== JOBS ==
[A] In the article about the Zetas cartel assassin, where was Marciano Millán Vásquez arrested, and in what year?
[B] List every geographic place name that appears in the article about the Zetas cartel assassin.

== TEXT EXCERPT ==
_____

The sentencing of a Zetas cartel assassin in Texas is the latest example of US prosecutors applying extraterritorial jurisdiction to foreign nationals for crimes they committed abroad, and which on the surface do not directly affect the United States. But what are the limitations to the application of this powerful legal tool?
Marciano Millán Vásquez, alias “Chano,” may have been one of the most brutal assassins employed by Mexico’s renowned Zetas organization. A former plaza boss for the Zetas criminal group in the Mexican border town of Piedras Negras, Vásquez was arrested in Texas in 2015 and indicted by US authorities for conspiring to import and distribute illegal drugs into the United States, among other crimes.
In a later indictment, he was also charged with various murders he committed while engaged in drug trafficking activities. A US courtroom heard of how he laughed as he murdered and then dismembered a young girl in front of her parents, “so you’ll remember me,” he had said.

_____

== RAW DATA ==
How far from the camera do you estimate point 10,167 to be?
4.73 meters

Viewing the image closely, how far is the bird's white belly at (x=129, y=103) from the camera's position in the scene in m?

_____

== FULL ANSWERS ==
[A] He was arrested in Texas in 2015.

[B]
- Texas
- Mexico
- Piedras Negras
- the United States